Figure 2. The neural plate border region at stage 4 contributes to neural crest

Three representative embryos labeled with DiI at stage 4 in the neural plate border region of the fate map, cryosectioned and stained for Pax7, a marker of the dorsal neural tube, migrating neural crest and dorsal somite. Three different axial levels of injections into the neural plate border are presented: A–C” shows an embryo labeled in the neural plate border at the rostral hindbrain level; D–F” in the neural plate border at the level of the otic vesicle; G–I” in the neural plate border at the caudal hindbrain level. The “t=0” column shows images of the embryos at the time of injection; the “t=24hrs” column shows the same embryos after one day and the right three columns show sections through the labeled regions of those same embryos. Scale bars: 200 µm, except C-C”, F-F”, I-I” 50 µm.

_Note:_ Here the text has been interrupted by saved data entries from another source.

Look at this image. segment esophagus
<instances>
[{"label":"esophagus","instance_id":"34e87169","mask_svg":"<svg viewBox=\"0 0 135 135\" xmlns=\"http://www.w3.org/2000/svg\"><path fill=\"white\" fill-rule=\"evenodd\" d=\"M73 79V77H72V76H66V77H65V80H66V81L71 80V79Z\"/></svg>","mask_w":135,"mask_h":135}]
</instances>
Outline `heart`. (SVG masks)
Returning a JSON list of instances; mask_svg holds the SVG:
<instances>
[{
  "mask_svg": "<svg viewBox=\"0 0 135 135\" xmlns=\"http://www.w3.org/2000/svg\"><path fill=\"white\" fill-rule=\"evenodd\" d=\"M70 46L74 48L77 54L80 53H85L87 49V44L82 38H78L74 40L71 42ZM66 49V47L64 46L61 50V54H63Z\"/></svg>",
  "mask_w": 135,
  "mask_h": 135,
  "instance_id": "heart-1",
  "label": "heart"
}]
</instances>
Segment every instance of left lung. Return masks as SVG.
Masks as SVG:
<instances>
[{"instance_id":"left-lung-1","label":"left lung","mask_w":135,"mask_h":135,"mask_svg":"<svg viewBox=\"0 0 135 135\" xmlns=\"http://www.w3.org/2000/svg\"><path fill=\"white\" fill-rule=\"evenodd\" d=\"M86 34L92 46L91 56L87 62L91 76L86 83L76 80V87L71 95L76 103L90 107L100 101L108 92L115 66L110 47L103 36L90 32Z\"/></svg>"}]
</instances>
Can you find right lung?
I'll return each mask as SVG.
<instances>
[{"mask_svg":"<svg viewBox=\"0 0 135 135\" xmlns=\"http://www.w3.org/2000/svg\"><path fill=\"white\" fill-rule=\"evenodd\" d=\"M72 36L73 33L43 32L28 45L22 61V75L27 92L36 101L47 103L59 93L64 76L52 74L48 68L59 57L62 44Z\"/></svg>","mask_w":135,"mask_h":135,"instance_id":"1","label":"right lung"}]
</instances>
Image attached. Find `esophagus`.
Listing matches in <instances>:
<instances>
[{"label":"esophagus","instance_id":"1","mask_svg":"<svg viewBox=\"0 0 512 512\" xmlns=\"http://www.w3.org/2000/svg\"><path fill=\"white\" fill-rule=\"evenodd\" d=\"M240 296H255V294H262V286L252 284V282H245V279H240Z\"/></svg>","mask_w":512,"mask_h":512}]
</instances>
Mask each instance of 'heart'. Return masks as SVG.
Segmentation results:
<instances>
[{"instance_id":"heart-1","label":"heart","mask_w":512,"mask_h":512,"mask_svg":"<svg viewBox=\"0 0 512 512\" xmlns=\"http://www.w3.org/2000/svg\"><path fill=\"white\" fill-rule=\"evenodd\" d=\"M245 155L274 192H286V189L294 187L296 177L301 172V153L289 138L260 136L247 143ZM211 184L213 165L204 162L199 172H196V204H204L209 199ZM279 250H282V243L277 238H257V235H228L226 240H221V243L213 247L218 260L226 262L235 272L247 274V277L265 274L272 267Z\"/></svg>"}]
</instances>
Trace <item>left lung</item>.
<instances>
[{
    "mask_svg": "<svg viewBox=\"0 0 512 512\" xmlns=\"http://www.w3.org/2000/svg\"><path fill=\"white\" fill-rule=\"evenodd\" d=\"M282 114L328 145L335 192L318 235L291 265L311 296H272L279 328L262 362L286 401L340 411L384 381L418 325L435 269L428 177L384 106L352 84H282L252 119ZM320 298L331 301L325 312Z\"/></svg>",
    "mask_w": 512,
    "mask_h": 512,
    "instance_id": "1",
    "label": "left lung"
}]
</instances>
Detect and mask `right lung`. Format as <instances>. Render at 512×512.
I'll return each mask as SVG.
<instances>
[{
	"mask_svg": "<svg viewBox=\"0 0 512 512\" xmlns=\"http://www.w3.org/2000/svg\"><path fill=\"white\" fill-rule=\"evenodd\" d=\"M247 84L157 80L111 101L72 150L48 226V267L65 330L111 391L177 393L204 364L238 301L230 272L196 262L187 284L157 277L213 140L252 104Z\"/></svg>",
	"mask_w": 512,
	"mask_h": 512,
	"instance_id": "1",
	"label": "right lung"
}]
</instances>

Figure 3. Frames from a time-lapse sequence from stage 4 to stage 9

(A) Polyclones change shape and position. Note the change in individual polyclones—for example #4 and #14—between the beginning and the end of the time-lapse sequence. Unnumbered polyclones gave rise to extra-embryonic membrane, polyclones #6 and 7 labeled medial neural plate and became covered over by the fusing neural folds, #13 moved caudally and out of view on the computer screen during development. (B) Collage of images from z-stacks generated from this embryo at the end of the time-lapse, showing the different patterns of polyclones in the head versus trunk.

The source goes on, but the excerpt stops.